▸ **OBJECTIF ÉNONCÉ 1**: Indiquez si chacune des affirmations suivantes concorde avec l'extrait sur la protection des actionnaires, en répondant par oui ou par non et en citant textuellement les mots décisifs : (a) les tribunaux ont souvent hésité à imposer le respect de ces règles ; (b) la tenue d'une assemblée annuelle s'est révélée suffisante pour protéger les actionnaires ; (c) les gouvernements ne sont pas intervenus.

▸ **TEXTE RETENU**:
>>>>
Les tribunaux peuvent imposer le respect de ces règles, mais ils ont souvent répugné à le faire car il leur semblait que les administrateurs étaient mieux placés qu’eux pour protéger les intérêts de leur société et de ses actionnaires. Toutefois, les pressions énormes exercées par la malveillance, la cupidité et la paresse se sont combinées pour cibler les immenses richesses créées par les sociétés à responsabilité limitée. Au fil des décennies, il est devenu évident dans pratiquement tous les pays que la tenue d’une assemblée annuelle était très insuffisante pour protéger les actionnaires contre les malversations possibles des dirigeants, des administrateurs et des vérificateurs, surtout s’ils agissent en collusion. Les appels en faveur d’une réglementation plus ferme pour défendre les intérêts des actionnaires ont augmenté avec le temps ; ils ont été exprimés avec une force particulière en périodes de difficultés économiques ou, comme aujourd’hui, après des scandales retentissants. Et les gouvernements ont réagi. Dans tous les pays, les sociétés commerciales sont aujourd’hui assujetties à un ensemble massif de lois et de règlements et à une abondante jurisprudence qui obligent les entreprises à déployer des efforts considérables pour s’y conformer et dont l’interprétation exige l’intervention de spécialistes.
<<<<
▸ **CONTENU DES DONNÉES**:
>>>>
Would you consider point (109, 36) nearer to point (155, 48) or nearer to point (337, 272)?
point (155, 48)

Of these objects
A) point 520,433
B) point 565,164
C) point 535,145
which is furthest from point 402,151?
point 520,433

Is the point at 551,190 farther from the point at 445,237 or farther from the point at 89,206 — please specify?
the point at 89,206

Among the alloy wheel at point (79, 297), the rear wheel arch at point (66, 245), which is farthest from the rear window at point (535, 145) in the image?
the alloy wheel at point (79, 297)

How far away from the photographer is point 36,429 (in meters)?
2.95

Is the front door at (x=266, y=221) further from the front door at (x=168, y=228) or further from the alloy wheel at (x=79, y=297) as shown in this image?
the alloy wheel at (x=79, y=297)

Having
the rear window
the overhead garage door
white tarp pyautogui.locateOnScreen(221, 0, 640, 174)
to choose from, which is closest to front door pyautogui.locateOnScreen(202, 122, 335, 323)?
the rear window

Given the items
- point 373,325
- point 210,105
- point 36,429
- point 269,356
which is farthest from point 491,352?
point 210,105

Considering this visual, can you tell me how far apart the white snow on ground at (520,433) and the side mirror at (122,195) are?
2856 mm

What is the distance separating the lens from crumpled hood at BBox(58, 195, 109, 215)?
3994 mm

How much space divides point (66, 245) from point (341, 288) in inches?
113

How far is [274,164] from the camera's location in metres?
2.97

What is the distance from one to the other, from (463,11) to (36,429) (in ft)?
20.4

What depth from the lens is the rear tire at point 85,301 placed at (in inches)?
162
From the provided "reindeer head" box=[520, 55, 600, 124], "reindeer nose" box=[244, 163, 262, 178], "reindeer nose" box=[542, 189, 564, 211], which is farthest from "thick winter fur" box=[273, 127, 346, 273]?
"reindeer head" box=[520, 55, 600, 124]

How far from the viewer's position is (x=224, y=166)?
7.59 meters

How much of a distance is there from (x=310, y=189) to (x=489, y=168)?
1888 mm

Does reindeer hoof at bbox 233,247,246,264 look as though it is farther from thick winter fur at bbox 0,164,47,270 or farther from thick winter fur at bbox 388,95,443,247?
<<<<
▸ **OBJECTIF ÉNONCÉ 2**: Décalez de -131 chaque nombre figurant dans les réponses des entrées, qu'il s'agisse de coordonnées ou de distances, sans toucher aux nombres des énoncés. Recopiez intégralement, énoncés compris, les lignes des entrées en commençant à celle qui contient « What is the distance from » et en vous arrêtant après la dernière ligne des entrées.

▸ **RÉPONSE FINALE 1**:
(a) Oui : « ils ont souvent répugné à le faire »
(b) Non : « la tenue d’une assemblée annuelle était très insuffisante pour protéger les actionnaires »
(c) Non : « Et les gouvernements ont réagi. »

▸ **RÉPONSE FINALE 2**:
What is the distance from one to the other, from (463,11) to (36,429) (in ft)?
-110.6

What depth from the lens is the rear tire at point 85,301 placed at (in inches)?
31
From the provided "reindeer head" box=[520, 55, 600, 124], "reindeer nose" box=[244, 163, 262, 178], "reindeer nose" box=[542, 189, 564, 211], which is farthest from "thick winter fur" box=[273, 127, 346, 273]?
"reindeer head" box=[389, -76, 469, -7]

How far from the viewer's position is (x=224, y=166)?
-123.41 meters

How much of a distance is there from (x=310, y=189) to (x=489, y=168)?
1757 mm

Does reindeer hoof at bbox 233,247,246,264 look as though it is farther from thick winter fur at bbox 0,164,47,270 or farther from thick winter fur at bbox 388,95,443,247?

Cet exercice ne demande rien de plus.